SECURITYWEEK reports that build application firewalls (BAFs) inspect runtime behaviour inside the software build pipeline rather than merely scanning code, with InvisiRisk’s BAF designed to enforce policy during the build. It notes the SolarWinds supply chain attack of 2020 affected around 18,000 organisations and that the same attack style has recurred in recent incidents, underscoring the need for deeper protection of CI/CD workflows.

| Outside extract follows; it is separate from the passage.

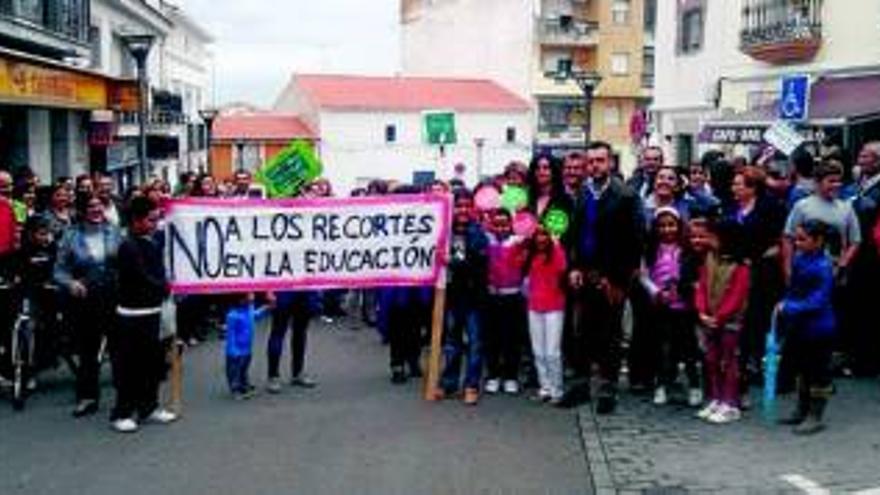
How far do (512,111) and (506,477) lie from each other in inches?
2005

In March 2026, North Korean actors hijacked an Axios npm library maintainer’s account and published two malicious versions, which were believed to have been downloaded by around 3% of Axios users before removal, delivering a remote access Trojan via CI/CD. Separately, in February/March 2026, TeamPCP compromised Aqua’s Trivy, BerriAI’s LiteLLM and Checkmarx/kics to breach CI/CDs, with Mercor later announcing it was among thousands of companies impacted by LiteLLM-related activity on 31 March.
The article highlights that traditional scanners can miss zero-day risks and insider-type threats, and that SBOMs are increasingly required for software sales, though their quality varies. It also explains that hardened runners only see DNS, whereas the BAF’s deep packet inspection can reveal where confidential data travels, and that the system can stop activities that are not precisely as expected. 11 May 2026.